Ilongga grandmother’s typhoon ritual: ‘The knife that cuts the wind’
ILOILO CITY—As Typhoon “Tino” (international name: Kalmaegi) whipped through Western Visayas in the morning of Nov. 4, Norma Molina Malte, 83, of Barangay Tabuc Suba, Jaro, performed a ritual that she has done since her youth—one rooted in an old Ilonggo belief about calming storms.
In a series of photos taken inside her modest home, Malte is seen sitting by her bedroom window, wrapping a kitchen knife in straw rope before carefully fastening it to the iron grill facing the outside. The knife’s blade points outward, seemingly poised to “cut through” the invisible chaos of the storm.
It took Malte about 10 minutes to secure the knife in place, a task she carried out with quiet determination while Tino’s wind was ready to rattle the curtains and rain was about to lash the windows.
Folk tradition
According to her, “During strong typhoons, when the wind grows fierce and restless, we place a knife outside the house to ‘cut’ or ‘break’ the circular motion of the wind. It helps calm the storm or lessen its force.”
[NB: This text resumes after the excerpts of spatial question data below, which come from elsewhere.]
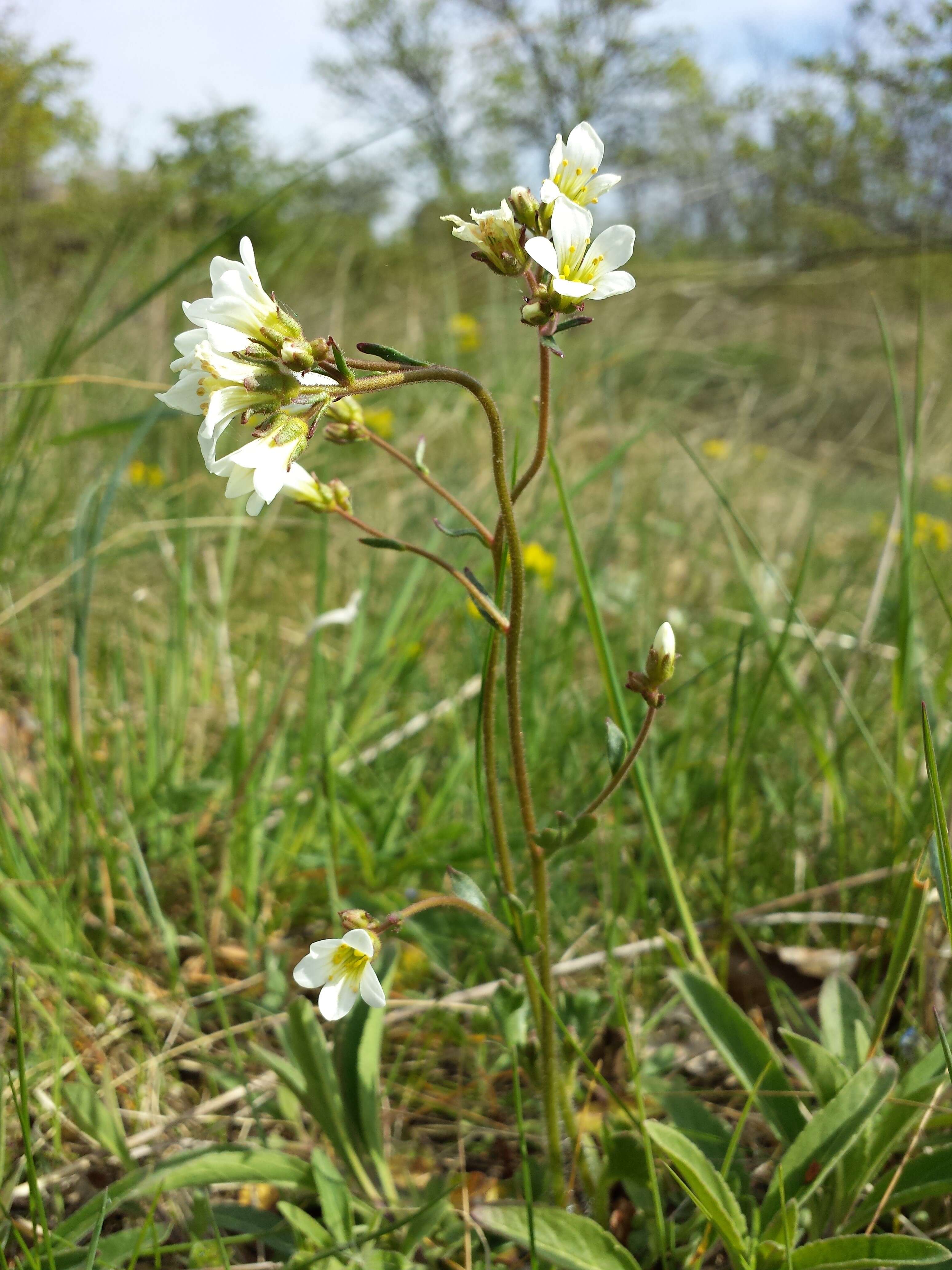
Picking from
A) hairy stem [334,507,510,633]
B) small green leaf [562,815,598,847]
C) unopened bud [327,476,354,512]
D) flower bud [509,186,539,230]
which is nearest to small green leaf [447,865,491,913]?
small green leaf [562,815,598,847]

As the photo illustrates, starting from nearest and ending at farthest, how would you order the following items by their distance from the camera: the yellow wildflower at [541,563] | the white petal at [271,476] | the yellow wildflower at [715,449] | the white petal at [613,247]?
the white petal at [271,476]
the white petal at [613,247]
the yellow wildflower at [541,563]
the yellow wildflower at [715,449]

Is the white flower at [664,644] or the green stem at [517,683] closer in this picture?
the green stem at [517,683]

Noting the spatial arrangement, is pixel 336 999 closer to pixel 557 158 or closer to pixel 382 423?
pixel 557 158

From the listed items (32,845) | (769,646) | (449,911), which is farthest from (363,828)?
(769,646)

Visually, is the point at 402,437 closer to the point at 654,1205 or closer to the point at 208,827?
the point at 208,827

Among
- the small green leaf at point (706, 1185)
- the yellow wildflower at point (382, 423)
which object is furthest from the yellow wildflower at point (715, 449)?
the small green leaf at point (706, 1185)

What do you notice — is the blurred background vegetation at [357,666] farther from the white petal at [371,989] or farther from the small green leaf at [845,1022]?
the white petal at [371,989]
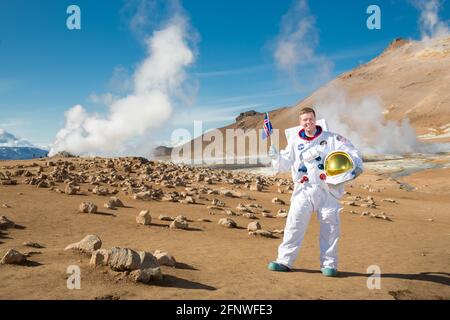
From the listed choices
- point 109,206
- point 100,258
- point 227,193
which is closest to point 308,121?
point 100,258

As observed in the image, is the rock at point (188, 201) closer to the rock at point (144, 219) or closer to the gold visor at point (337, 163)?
the rock at point (144, 219)

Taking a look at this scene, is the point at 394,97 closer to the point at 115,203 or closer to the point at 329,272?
the point at 115,203

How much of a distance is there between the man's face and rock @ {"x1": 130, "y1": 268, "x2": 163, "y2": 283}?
11.0ft

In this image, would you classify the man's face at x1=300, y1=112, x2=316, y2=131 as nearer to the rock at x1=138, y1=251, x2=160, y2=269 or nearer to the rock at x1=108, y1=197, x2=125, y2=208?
the rock at x1=138, y1=251, x2=160, y2=269

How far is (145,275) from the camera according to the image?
495 centimetres

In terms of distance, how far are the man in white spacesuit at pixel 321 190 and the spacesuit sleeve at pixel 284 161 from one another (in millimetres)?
151

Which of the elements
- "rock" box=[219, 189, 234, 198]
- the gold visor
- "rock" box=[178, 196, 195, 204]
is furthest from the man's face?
"rock" box=[219, 189, 234, 198]

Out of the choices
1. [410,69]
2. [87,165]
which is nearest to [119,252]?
[87,165]

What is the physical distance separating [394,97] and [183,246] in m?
131

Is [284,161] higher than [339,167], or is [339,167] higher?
[284,161]

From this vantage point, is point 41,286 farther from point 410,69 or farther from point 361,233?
point 410,69

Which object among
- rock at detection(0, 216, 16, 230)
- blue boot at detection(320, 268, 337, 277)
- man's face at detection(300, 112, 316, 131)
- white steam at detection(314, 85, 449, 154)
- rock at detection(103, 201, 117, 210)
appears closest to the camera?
blue boot at detection(320, 268, 337, 277)

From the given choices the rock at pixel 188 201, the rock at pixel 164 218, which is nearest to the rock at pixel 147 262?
the rock at pixel 164 218

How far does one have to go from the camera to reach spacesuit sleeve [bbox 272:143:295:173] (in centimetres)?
664
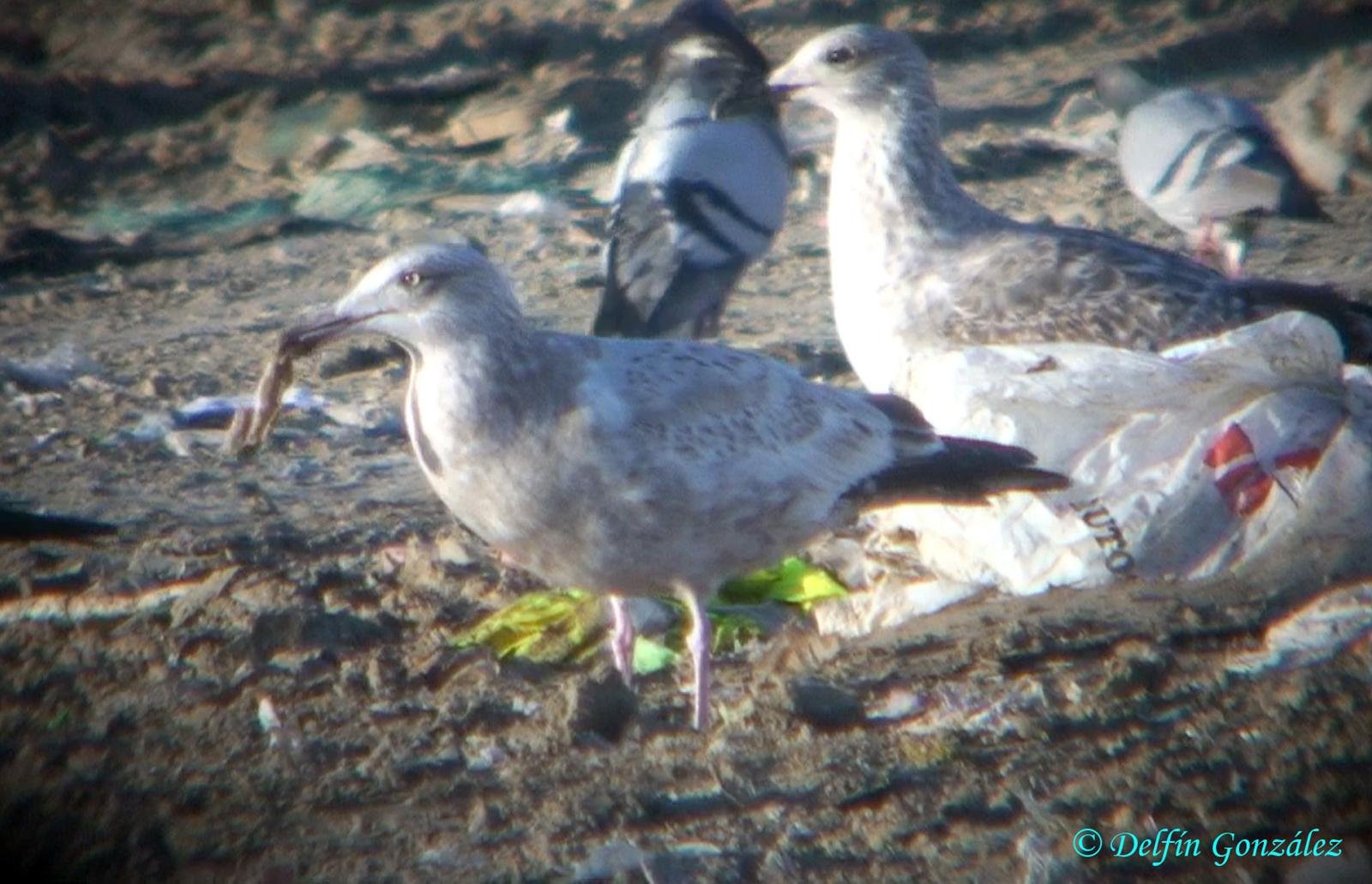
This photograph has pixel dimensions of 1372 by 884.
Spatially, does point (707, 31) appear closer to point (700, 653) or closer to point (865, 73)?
point (865, 73)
Malte’s act echoes a folk tradition shared in many parts of the Philippines and other Southeast Asian countries—a belief that certain household objects, especially sharp metal tools like knives, can symbolically “slice” through dangerous weather.

She learned the practice from her own father.
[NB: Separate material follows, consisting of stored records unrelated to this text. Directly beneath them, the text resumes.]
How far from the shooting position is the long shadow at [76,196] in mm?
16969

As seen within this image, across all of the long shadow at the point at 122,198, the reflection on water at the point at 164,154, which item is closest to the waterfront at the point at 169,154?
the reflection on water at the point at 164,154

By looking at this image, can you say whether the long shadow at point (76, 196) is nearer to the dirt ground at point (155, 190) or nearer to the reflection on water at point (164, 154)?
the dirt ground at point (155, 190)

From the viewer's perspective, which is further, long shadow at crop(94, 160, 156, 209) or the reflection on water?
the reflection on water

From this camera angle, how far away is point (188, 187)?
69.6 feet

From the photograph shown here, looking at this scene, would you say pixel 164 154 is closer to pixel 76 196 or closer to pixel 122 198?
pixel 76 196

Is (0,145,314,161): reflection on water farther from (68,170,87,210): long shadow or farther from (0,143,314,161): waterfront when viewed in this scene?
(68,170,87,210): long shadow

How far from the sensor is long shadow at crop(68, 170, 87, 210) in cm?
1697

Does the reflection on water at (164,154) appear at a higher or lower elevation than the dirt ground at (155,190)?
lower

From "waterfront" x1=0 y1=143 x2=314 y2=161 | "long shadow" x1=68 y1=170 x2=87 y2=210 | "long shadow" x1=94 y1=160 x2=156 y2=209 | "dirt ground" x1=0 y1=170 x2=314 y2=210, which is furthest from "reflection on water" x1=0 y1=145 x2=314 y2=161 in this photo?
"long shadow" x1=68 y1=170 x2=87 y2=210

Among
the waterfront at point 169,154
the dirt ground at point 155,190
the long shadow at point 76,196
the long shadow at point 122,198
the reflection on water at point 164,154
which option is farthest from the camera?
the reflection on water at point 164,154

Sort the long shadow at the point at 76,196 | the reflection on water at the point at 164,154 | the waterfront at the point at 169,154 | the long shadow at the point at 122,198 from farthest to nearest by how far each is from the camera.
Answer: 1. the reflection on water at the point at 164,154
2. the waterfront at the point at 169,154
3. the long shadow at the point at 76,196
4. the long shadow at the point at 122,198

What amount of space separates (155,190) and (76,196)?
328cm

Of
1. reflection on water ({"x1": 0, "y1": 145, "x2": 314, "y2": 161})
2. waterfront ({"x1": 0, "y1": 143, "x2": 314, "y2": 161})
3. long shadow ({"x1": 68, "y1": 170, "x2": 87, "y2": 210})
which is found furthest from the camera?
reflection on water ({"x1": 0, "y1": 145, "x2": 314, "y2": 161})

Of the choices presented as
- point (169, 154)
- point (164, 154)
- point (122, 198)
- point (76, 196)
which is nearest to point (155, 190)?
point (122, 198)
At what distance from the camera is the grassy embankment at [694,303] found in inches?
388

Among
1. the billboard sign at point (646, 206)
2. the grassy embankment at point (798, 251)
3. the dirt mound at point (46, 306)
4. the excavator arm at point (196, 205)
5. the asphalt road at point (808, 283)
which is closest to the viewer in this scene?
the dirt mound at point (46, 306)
Cultural scholars note that such rituals are a blend of indigenous animist practices and Catholic folk beliefs, where objects are believed to carry protective energy. In many Visayan and Tagalog households, residents still place knives, bolos or scissors by doors or windows during typhoons to ward off destructive winds or lightning.
In a 2019 feature by the National Museum of the Philippines, similar practices were described as part of “weather charms”—tangible acts of faith rooted in rural cosmology, often carried out by elders who witnessed the fury of typhoons long before modern forecasting existed.
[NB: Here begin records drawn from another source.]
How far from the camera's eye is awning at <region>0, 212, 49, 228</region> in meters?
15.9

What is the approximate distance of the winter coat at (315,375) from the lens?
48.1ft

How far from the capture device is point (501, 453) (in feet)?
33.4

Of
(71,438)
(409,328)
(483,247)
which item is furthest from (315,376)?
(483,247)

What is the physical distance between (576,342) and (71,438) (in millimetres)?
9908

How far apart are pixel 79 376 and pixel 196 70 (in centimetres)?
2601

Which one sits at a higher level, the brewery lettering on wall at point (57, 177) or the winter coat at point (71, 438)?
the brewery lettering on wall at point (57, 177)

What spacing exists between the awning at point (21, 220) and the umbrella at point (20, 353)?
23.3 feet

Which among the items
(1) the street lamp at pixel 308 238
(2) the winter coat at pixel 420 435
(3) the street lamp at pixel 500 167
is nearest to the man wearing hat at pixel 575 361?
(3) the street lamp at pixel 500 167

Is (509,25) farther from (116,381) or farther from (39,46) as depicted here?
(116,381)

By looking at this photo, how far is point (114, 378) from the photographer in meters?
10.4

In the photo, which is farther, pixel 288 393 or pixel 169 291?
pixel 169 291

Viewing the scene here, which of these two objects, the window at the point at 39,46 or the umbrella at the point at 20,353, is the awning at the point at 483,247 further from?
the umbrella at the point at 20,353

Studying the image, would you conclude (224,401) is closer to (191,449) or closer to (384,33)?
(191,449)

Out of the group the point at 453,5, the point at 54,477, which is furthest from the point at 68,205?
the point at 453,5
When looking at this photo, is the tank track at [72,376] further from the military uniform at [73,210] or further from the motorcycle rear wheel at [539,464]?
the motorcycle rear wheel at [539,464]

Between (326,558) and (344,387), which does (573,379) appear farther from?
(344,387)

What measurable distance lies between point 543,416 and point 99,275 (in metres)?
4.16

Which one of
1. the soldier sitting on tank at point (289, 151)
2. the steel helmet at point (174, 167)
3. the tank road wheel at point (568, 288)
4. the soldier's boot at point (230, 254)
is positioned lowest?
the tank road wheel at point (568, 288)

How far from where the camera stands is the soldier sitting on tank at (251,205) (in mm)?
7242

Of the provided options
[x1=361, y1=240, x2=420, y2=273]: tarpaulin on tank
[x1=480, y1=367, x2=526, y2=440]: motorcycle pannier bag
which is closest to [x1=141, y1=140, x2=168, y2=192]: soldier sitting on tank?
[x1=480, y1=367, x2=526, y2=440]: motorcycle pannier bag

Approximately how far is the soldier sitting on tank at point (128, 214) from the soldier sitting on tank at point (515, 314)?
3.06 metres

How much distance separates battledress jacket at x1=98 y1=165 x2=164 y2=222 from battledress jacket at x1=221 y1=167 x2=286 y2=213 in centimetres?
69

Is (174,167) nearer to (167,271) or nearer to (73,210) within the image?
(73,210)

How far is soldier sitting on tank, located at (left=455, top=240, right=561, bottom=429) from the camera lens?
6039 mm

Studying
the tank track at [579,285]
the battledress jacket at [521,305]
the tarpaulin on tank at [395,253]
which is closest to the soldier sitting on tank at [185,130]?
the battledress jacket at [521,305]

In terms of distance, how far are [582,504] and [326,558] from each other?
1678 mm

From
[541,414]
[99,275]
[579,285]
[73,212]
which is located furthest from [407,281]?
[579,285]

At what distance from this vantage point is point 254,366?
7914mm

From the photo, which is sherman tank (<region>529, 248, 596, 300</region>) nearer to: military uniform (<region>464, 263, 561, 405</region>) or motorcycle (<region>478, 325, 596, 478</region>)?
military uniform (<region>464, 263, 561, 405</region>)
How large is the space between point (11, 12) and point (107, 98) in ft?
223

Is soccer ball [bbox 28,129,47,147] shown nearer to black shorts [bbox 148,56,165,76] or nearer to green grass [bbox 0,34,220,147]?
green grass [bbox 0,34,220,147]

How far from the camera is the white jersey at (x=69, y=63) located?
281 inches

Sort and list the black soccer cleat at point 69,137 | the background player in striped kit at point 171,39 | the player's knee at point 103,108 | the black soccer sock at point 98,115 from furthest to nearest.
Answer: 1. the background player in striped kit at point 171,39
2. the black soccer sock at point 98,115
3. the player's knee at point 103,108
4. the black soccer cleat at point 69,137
Even in social media threads and community pages, people continue to share these customs. Some say the blade “frightens” the storm spirits; others believe it “cuts the eye of the typhoon”—a poetic metaphor for disrupting nature’s spiral of destruction.
Faith, habit, hope
To outsiders, it may seem like mere superstition. But for people like Malte, it is an act of care and control—a way to protect her home and loved ones when all she can do is wait and pray.
As she finished tying the yellow plastic around the knife, she murmured a quiet prayer. “Wala man malain if magpati kita (We will lose nothing if we do this) even if it seems ‘impossible.’”

In that small act—a knife tied to a window, a grandmother’s hands trembling with both age and faith—is a story of how Filipinos face every storm: with belief, resilience and the hope that even the fiercest wind can be tamed by love and tradition.